Saved entries
━━━━━━━━━━━━━━━━━━━━━━━━━━━━━━

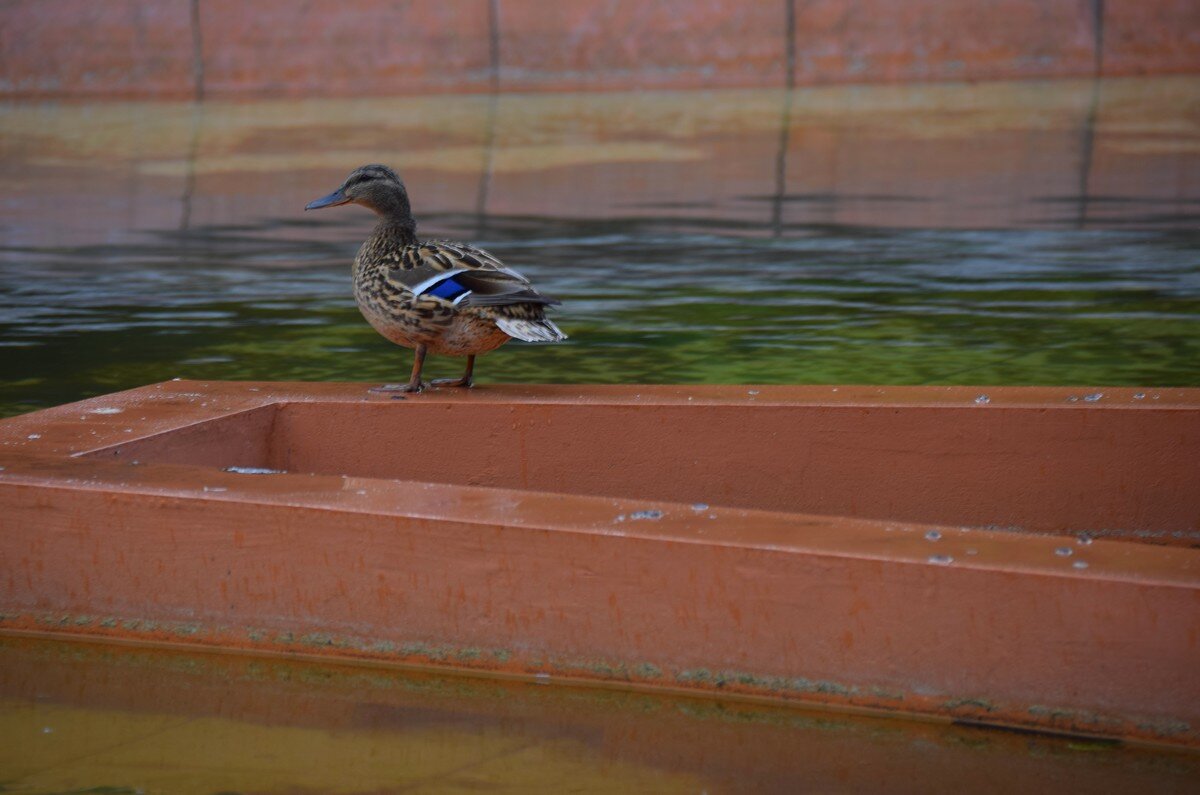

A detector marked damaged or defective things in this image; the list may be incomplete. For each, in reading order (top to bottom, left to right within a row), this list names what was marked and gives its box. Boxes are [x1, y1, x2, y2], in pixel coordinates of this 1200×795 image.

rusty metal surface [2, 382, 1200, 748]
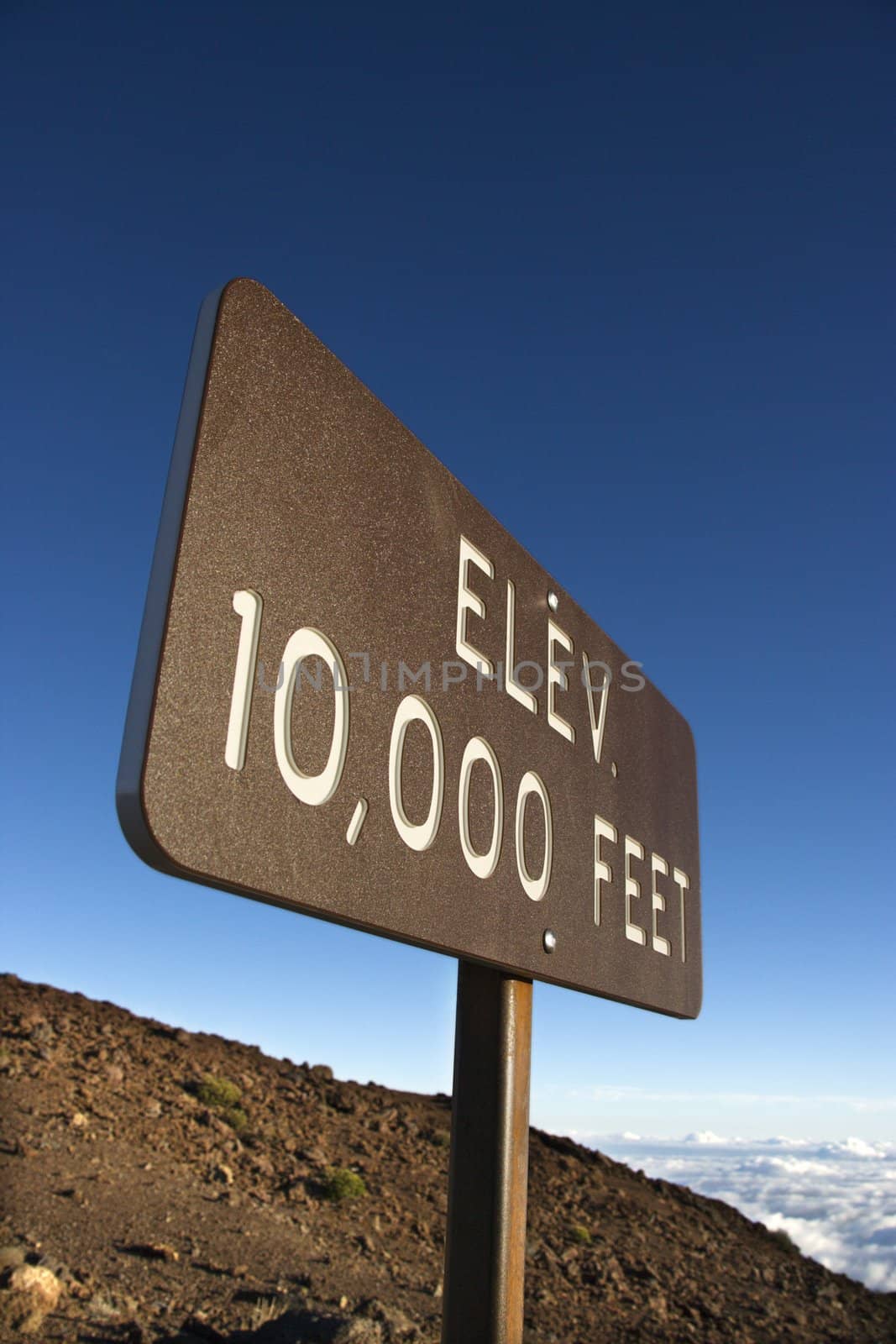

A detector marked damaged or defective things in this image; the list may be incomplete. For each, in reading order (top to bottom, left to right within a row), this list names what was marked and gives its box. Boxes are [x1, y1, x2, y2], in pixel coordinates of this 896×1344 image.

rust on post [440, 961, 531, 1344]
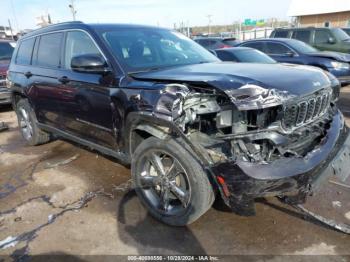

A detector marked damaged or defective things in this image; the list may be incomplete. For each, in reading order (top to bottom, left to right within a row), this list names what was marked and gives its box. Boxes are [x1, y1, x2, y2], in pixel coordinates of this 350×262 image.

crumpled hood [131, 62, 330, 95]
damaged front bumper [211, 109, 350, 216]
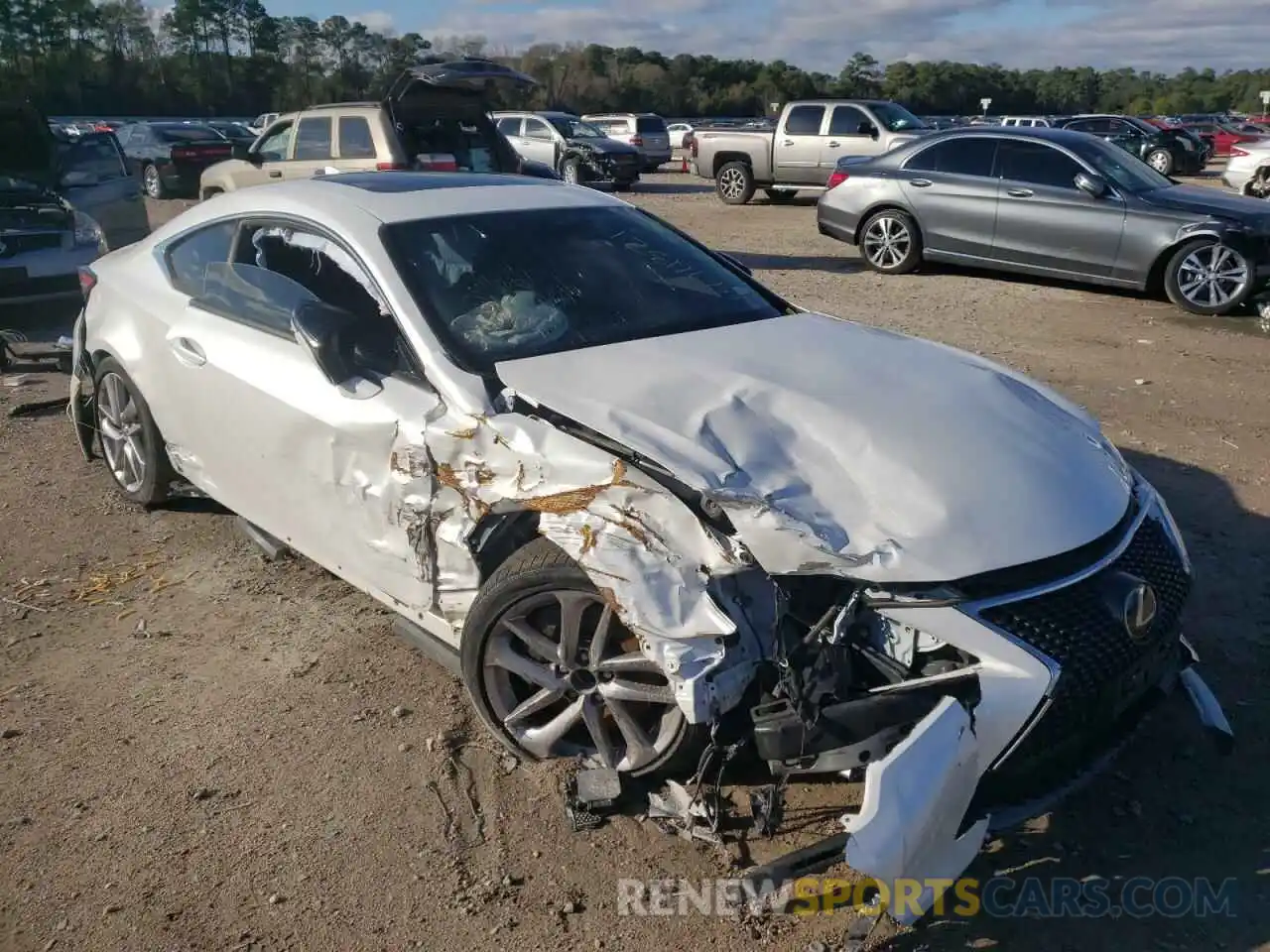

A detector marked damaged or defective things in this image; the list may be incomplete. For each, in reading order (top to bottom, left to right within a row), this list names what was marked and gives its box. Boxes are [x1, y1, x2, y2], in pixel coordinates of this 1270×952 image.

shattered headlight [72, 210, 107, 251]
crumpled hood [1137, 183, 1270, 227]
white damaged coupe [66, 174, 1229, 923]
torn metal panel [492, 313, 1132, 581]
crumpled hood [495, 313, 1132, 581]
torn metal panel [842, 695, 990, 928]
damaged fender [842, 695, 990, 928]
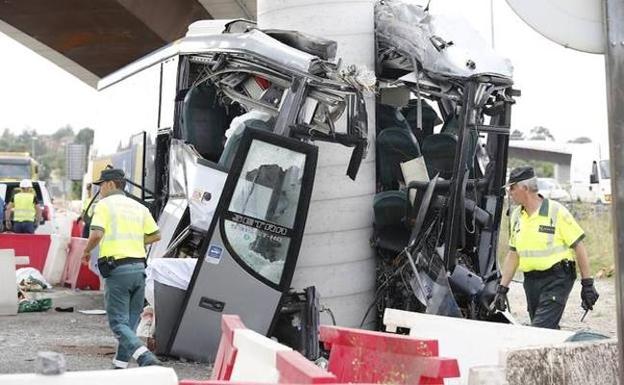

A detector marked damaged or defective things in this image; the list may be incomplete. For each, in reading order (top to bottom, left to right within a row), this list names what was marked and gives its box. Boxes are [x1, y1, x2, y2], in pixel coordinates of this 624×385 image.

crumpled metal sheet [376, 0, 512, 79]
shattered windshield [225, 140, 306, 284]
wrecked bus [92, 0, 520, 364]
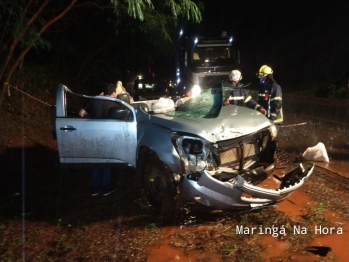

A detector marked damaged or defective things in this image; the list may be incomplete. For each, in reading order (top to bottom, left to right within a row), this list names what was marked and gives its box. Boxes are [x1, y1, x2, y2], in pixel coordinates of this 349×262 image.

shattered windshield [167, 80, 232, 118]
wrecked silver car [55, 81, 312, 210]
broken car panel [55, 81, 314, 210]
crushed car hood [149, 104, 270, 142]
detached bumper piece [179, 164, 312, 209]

━━━━━━━━━━━━━━━━━━━━━━━━━━━━━━

What is being asked → Print all records verbatim, excluding pictures.

Written solution →
A detector marked damaged or defective things in this image; the list may be incomplete. For each, in reading order (top to bottom, left to right within a row), this list names what was marked and gives its box. Boxes are [x1, y1, x2, y2], in pixel coordinates of this 1200×795 image.

rusty metal surface [2, 382, 1200, 748]

A detector marked damaged or defective things in this image; the list may be incomplete. For each, in reading order (top to bottom, left to right within a row), this list names what was marked and gives its box. Boxes are [x1, y1, x2, y2], in pixel coordinates of this 896×1344 image.

rust on post [440, 961, 531, 1344]

A detector marked damaged or defective things in this image; the list may be incomplete. For each, in reading order (top to bottom, left to right within a row), this list names what was marked and gives its box. Boxes are [x1, y1, x2, y2], in pixel coordinates of this 350×262 image.

crumpled hood [131, 62, 330, 95]
damaged front bumper [211, 109, 350, 216]

A detector marked damaged or defective things in this image; the list may be incomplete. For each, in reading order (top to bottom, left to right within a row), this list names what was marked and gives its box. Boxes are [x1, y1, x2, y2], in pixel coordinates of this 1270×952 image.

shattered headlight [72, 210, 107, 251]
crumpled hood [1137, 183, 1270, 227]
white damaged coupe [66, 174, 1229, 923]
torn metal panel [492, 313, 1132, 581]
crumpled hood [495, 313, 1132, 581]
torn metal panel [842, 695, 990, 928]
damaged fender [842, 695, 990, 928]

A detector marked damaged or defective things in this image; the list may be incomplete. For each, in reading order (top to bottom, left to right within a row), this list names what was marked and gives its box. Boxes are [x1, y1, x2, y2], in pixel coordinates of this 624×385 image.

crumpled metal sheet [376, 0, 512, 79]
shattered windshield [225, 140, 306, 284]
wrecked bus [92, 0, 520, 364]

A detector marked damaged or defective things in this image; the list may be incomplete. For each, in reading order (top to bottom, left to right within a row), this list names what was marked and gives its box. Boxes are [x1, y1, x2, y2], in pixel coordinates of this 349×262 image.

shattered windshield [167, 80, 232, 118]
wrecked silver car [55, 81, 312, 210]
broken car panel [55, 81, 314, 210]
crushed car hood [149, 104, 270, 142]
detached bumper piece [179, 164, 312, 209]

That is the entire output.